Clearly, the majority is usurping the Chief Judge's power to assign judges to specific cases.

. Of course, this is the same majority that states, in footnote twenty-six of its opinion, that it "is unwilling to reach ... [the] conclusion” that "the Fourteenth Amendment does not apply to federal courts.”

. The majority’s analysis on this issue also spans one paragraph.

. The appendices to the DeGrandy court's opinion, which include the Special Master’s Report and the Independent Expert’s Report, were not published along with the court’s opinion, but are on file with the United States District Court for the Northern District of Florida. The DeGrandy court's opinion expressly incorporated the Special Master’s and Independent Expert's Reports. 794 F.Supp. at 1090.

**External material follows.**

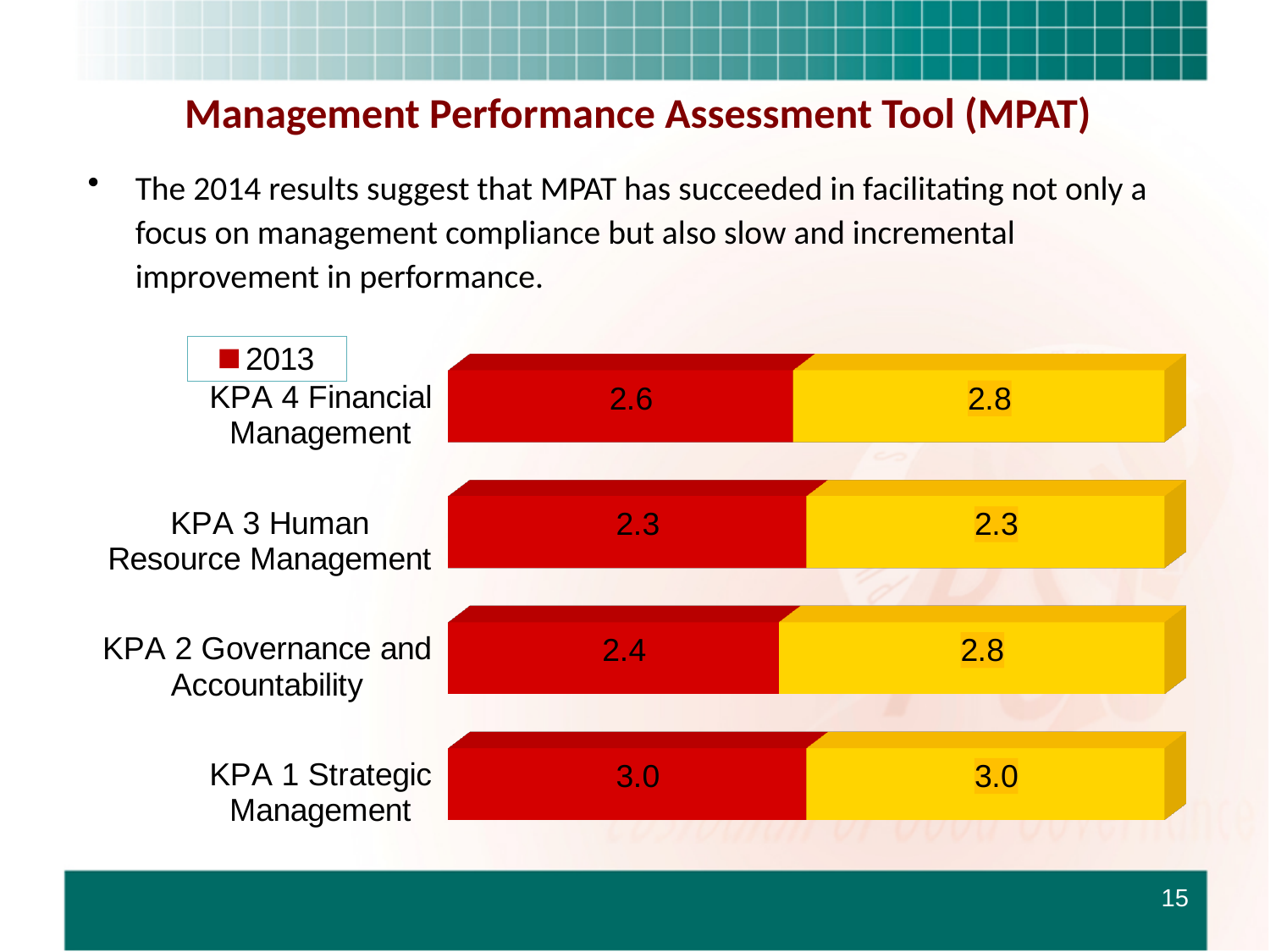
What is the 2013 value for KPA 4 Financial Management? 2.6 For KPA 4 Financial Management, what is the difference between the yellow segment value and the 2013 value? 0.2 What value is shown in the yellow segment for KPA 2 Governance and Accountability? 2.8 For KPA 2 Governance and Accountability, how much larger is the yellow segment value than the 2013 value? 0.4 What is the 2013 value for KPA 1 Strategic Management? 3.0 How many KPA categories are shown in the chart? 4 What colour represents the 2013 series in the chart? Red Which has the larger 2013 value, KPA 4 Financial Management or KPA 2 Governance and Accountability? KPA 4 Financial Management What kind of chart is shown on the slide? Bar chart What value is shown in the yellow segment for KPA 3 Human Resource Management? 2.3 Which KPA has the lowest 2013 value? KPA 3 Human Resource Management Which KPA has the highest 2013 value? KPA 1 Strategic Management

.The Independent Expert's Report noted, however, that ”[t]here is no requirement that traditional boundaries be followed in drawing congressional redistricting plans for Florida.” See In re Apportionment Law, Senate Joint Res. No. 1305, 263 So.2d 797, 801 (Fla.1972) (‘‘[Tlhere is no requirement that district lines follow precinct or county lines...."), supplemented by, 279 So.2d 14 (Fla.) and 281 So.2d 484 (Fla.1973).

. The “Independent Expert Plan's District 3” is now the Third District.

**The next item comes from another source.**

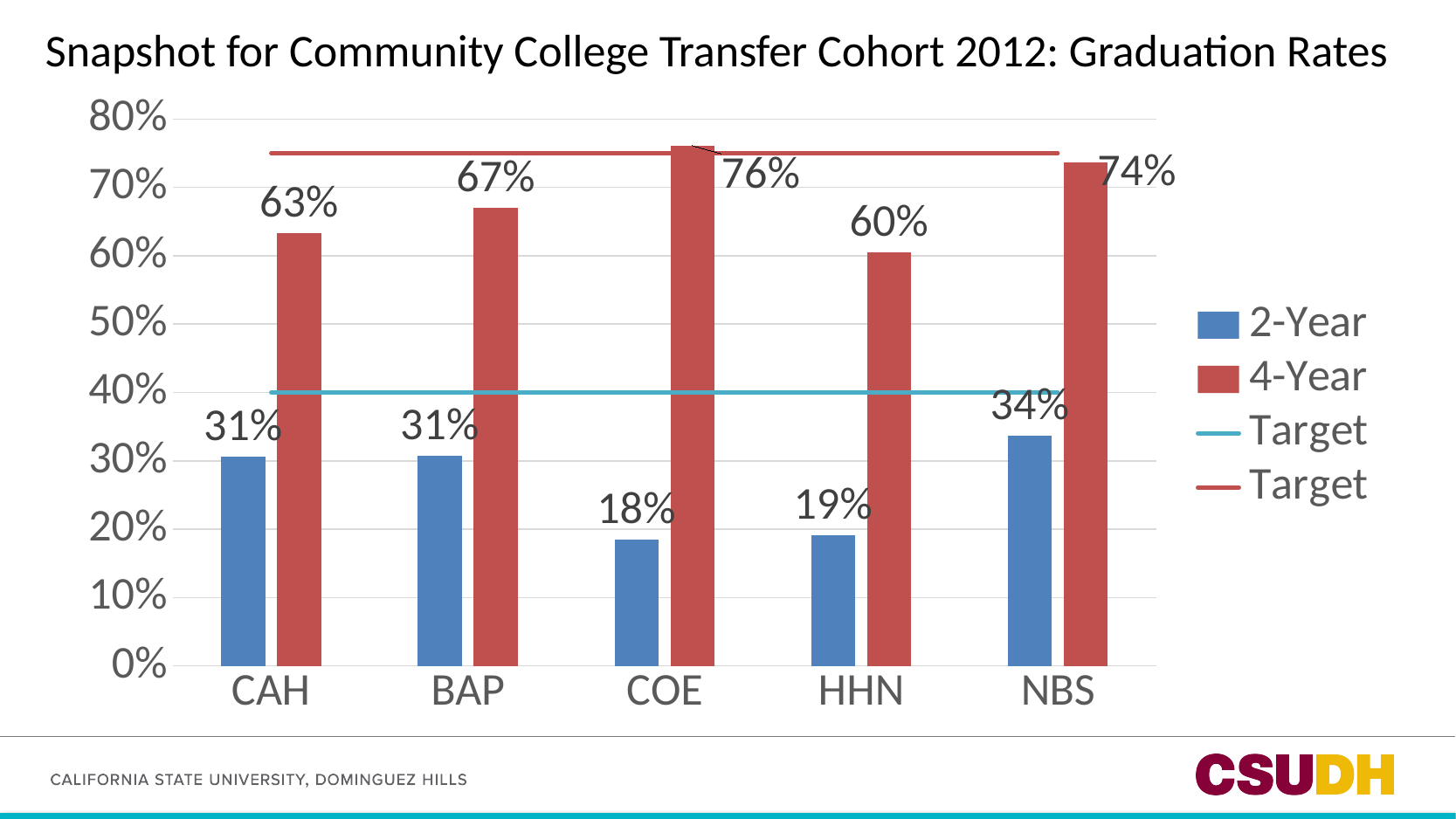
Which college has the highest 4-Year graduation rate? COE What kind of chart is shown on the slide? Combination bar and line chart What is the 2-Year graduation rate for HHN? 19% Is the 2-Year target line greater or less than 30%? greater What is the title of the chart? Snapshot for Community College Transfer Cohort 2012: Graduation Rates What is the 4-Year graduation rate for COE? 76% How many colleges are shown on the x axis? 5 Which college has the lowest 2-Year graduation rate? COE Which is larger, the 4-Year rate for HHN or the 4-Year rate for CAH? 4-Year rate for CAH How many entries does the legend list? 4 What is the 2-Year graduation rate for NBS? 34% What is the difference between the 4-Year and 2-Year graduation rates for BAP? 36%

. Of course, granting such a discovery request could lead to the reconstitution of this panel because two members of this court participated on the DeGrandy court.

. The majority's decision to foreclose discovery and decide the racial gerrymander claim based solely on the DeGrandy opinion is especially inappropriate given that the DeGrandy opinion preceded Shaw and Miller.

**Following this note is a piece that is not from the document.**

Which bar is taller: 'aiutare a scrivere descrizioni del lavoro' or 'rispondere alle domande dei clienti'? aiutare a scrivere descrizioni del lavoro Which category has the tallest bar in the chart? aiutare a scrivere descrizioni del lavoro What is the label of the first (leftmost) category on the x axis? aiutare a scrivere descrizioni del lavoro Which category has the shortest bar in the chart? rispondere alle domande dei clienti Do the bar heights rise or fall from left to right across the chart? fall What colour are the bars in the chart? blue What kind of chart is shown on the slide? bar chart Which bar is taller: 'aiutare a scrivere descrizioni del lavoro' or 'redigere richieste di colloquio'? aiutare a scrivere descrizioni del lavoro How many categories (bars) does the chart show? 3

. Because I disagree that "most of the undisputed material facts are contained in the De-Grandy decision itself,” I do not believe that the plaintiffs have "substantially complied” with local rule 56.1 solely by submitting a photocopy of the DeGrandy opinion to this court. Local rule 56.1 provides that "[a]ny motion for summary judgment ... shall be accompanied by a separate, short and concise statement of the material facts as to which the moving party contends there is no genuine issue to be tried. Failure to submit such a statement constitutes grounds for denial of the motion.” N.D.Fla.Loc.R. 56.1(A).